Vol. VII, No. 1
Nisan 5609, April 1849
On the Formation of a Union of the Congregations of Israelites in the United States.
In Letter II. we dwelt at some length on the absurdity of supposing that we Jews have the vanity to consider our nation as being exclusively cared for by the universal Father. The exposition about to be given of the divine plan for the government of man, brief as it must be because of the pressing necessity for timely treating other points, if it have not the effect of causing to cease all farther attempts to impose that fallacy upon a sometimes too credulous public, may yet tend to put them on their guard against such attempts; and as the relevancy of the exposition to the union of the congregations will not fail to be more and more perceived as we proceed with it, we deem it needless to delay entering upon our undertaking by stopping to offer apologies, and again claiming attention to that which is intimately connected with Israel’s mission, and consequently with a union suggested as the means for better enabling that portion of the nation settled in these states properly to fulfill it.
But those who, by saltation, may be eager to arrive at results, will probably be reconciled to our cause, by observing that in the Occident for February, the reverend Editor, in an article headed “The results of union,” ably adverts to several excellent practical objects worthy of engaging the attention of the united congregations.
Thus, the exalted motive for meeting, and for resolving to recommend the union question, as, likewise, the objects that might be accomplished through its means, are being simultaneously brought under notice.

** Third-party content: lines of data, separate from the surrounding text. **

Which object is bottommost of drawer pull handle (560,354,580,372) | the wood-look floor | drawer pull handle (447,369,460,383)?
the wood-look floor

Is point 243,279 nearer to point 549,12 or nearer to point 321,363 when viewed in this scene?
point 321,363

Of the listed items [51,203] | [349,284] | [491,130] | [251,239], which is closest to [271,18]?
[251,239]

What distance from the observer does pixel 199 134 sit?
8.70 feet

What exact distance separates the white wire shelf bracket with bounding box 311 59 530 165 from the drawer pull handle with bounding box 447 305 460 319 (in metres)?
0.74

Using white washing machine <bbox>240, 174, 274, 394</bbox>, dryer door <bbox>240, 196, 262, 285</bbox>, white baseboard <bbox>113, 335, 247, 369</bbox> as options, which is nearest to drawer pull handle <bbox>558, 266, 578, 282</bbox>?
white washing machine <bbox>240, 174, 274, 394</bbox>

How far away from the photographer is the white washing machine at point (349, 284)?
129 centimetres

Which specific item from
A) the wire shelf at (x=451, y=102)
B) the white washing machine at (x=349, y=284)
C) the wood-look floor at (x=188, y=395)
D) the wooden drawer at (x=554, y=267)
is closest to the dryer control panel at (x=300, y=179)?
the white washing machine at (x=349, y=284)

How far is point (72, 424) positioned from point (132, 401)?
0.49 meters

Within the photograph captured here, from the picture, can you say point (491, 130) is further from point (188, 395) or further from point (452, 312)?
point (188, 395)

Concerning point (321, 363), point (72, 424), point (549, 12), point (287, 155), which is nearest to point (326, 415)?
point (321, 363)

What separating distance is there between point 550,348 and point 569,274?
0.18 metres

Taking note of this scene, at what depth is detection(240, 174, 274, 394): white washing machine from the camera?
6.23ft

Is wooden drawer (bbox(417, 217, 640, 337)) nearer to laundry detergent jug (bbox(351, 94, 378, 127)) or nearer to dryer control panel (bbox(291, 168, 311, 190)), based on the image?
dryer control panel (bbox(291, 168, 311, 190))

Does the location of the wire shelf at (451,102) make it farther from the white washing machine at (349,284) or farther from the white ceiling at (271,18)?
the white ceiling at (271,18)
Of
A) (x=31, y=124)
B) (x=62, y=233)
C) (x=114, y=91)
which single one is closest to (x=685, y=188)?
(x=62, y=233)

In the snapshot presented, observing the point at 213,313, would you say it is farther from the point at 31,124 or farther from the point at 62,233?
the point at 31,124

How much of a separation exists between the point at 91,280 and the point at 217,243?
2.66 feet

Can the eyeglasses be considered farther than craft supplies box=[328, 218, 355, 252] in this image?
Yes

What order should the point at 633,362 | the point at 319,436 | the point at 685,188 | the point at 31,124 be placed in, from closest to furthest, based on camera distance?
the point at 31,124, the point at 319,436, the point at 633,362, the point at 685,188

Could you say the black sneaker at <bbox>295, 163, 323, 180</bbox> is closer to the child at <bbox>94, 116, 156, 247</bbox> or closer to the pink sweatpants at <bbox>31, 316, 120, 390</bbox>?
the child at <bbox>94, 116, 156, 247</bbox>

That the efforts of the zealous may rouse the Jewish people in these states to a sense of their duty, must be the fervent prayer of every well-wisher of theirs and of all who are desirous to see properly performed the office with which our nation has been invested.
It is one of the great effects of a divine revelation, to have opened the eye and mind to the beautiful harmony of the crea<<44>>tion,—to have expelled superstition from the earth, by referring to rational causes those phenomena which anciently terrified benighted understandings;—to have substituted in the place of vain hopes and groundless fears, a firm and sensible reliance on the wisdom, justice, and goodness of the Creator of the wonders which, presenting themselves everywhere, above, below, and around us, testify that nothing exists which is not subjected to laws framed and imposed by infinite wisdom and beneficence. How amazingly have the truths disclosed by a divine revelation contributed to place science on an eminence whence such discoveries are daily made as astonish the atom,—man, at the profundity of his own knowledge!
Would that all who profit by it were humbly and reverently to acknowledge the source to which they are indebted, for being able to penetrate so deeply into the mysteries of nature, or rather into the works of their God.
From the grain of sand to the whole universe, all matter is found subject to laws that silently, but undeviatingly, perform the part assigned to each by their Maker. The vegetable kingdom, displaying matter in a state of organization, is equally governed by laws it cannot but observe. Organic and inorganic matter, as manifested in the vegetable and mineral kingdoms, exhibit no signs of possessing a will or ability to contravene any one of the inexorable laws that govern them.
We are next presented with the animal kingdom,—matter in a higher state of organization, in combination with a mysterious property that, in some, not of the human family, might indicate a faculty approximating to reason in man, but that it is at an immeasurable distance from it, in quality and extent. We find, however, that all, from the lowest to the highest, including man, are likewise governed by physical laws from which none can possibly swerve.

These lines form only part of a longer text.